▶ **DE OPDRACHTEN**
a) Typ alsjeblieft uit de tekst over waterkwaliteit alles over vanaf "Aantal gemeten normoverschrijdingen gewasbeschermingsmiddelen" tot en met "te kunnen nemen.".
b) Wat is volgens de tekst over waterkwaliteit nodig om voor gewasbeschermingsmiddelen overal de normen te kunnen halen?

De modelberekeningen geven aan dat ook voor de nutriënten stikstof en fosfor niet overal de KRW-normen gehaald zullen worden. Volgens de berekeningen kunnen de DAW-maatregelen een aanzienlijke bijdrage leveren aan de verbetering van de waterkwaliteit, maar daarvoor is wel vereist dat veel agrariërs meedoen. Voor een deel van de wateren zijn verdergaande structurele maatregelen nodig om deze doelen te kunnen halen. Hier kunnen beleidstrajecten als de ontwikkeling van kringlooplandbouw en de herbezinning van het mestbeleid de gewenste structurele oplossingen bieden voor verbetering van de waterkwaliteit. Hiermee kan de biologische kwaliteit verder verbeteren. Ook verdere verbeteringen in inrichting en in beheer kunnen helpen om het doelbereik voor de biologie te vergroten.
Aantal gemeten normoverschrijdingen gewasbeschermingsmiddelen neemt af
Het aantal gemeten normoverschrijdingen van gewasbeschermingsmiddelen is afgenomen, maar het aantal locaties met normoverschrijdingen blijft gelijk. Om voor gewasbeschermingsmiddelen overal de normen te kunnen halen is een afgewogen mix van beleidsinstrumenten nodig.
Aanvullende acties nodig voor overige verontreinigende stoffen in het oppervlaktewater
Naast nutriënten overschrijden ook verontreinigende stoffen de KRW-oppervlaktewaternormen. Denk hierbij aan PAK’s (poly-aromatische koolwaterstoffen, bijproducten van verbranding), metalen en ammonium. Voor veel van deze stoffen blijkt er nog niet voldoende zicht te zijn op de bron waar ze vandaan komen. Deze kennis is wel nodig om maatregelen te kunnen nemen.
De aanpak van medicijnresten, microplastics en opkomende stoffen verschilt per stofgroep. Het beleid rond deze stoffen kan baat hebben bij een meer integrale aanpak over verschillende stofgroepen en compartimenten (oppervlaktewater, grondwater, bodem) heen.

Opgeslagen gegevens
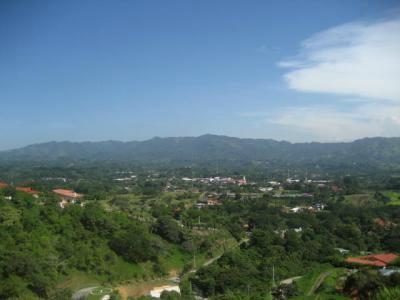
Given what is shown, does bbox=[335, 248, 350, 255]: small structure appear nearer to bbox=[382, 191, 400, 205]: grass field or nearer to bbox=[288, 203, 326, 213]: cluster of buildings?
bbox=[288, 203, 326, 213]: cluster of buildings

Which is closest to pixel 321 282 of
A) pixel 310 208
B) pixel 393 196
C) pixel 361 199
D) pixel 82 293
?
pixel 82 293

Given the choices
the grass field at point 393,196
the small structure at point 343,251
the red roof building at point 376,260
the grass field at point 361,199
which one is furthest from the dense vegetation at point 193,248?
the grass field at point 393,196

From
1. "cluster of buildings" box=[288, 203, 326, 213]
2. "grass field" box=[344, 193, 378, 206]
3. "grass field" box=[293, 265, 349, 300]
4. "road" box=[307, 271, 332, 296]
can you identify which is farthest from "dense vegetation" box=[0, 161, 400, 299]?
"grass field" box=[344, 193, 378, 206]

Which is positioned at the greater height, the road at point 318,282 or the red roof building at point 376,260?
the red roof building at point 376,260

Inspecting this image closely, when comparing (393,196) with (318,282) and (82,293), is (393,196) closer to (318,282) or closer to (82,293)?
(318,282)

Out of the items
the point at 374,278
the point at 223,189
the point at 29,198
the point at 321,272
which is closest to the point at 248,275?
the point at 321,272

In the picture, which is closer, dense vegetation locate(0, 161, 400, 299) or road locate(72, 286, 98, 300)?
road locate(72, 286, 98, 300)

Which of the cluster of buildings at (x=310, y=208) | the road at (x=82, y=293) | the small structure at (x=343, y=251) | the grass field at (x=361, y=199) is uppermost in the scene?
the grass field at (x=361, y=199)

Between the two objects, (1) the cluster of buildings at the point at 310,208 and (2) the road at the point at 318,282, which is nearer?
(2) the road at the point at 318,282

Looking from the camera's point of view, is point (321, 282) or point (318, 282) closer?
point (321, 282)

▶ **ANTWOORDEN PER OPDRACHT**
a)
Aantal gemeten normoverschrijdingen gewasbeschermingsmiddelen neemt af
Het aantal gemeten normoverschrijdingen van gewasbeschermingsmiddelen is afgenomen, maar het aantal locaties met normoverschrijdingen blijft gelijk. Om voor gewasbeschermingsmiddelen overal de normen te kunnen halen is een afgewogen mix van beleidsinstrumenten nodig.
Aanvullende acties nodig voor overige verontreinigende stoffen in het oppervlaktewater
Naast nutriënten overschrijden ook verontreinigende stoffen de KRW-oppervlaktewaternormen. Denk hierbij aan PAK’s (poly-aromatische koolwaterstoffen, bijproducten van verbranding), metalen en ammonium. Voor veel van deze stoffen blijkt er nog niet voldoende zicht te zijn op de bron waar ze vandaan komen. Deze kennis is wel nodig om maatregelen te kunnen nemen.

b) Een afgewogen mix van beleidsinstrumenten.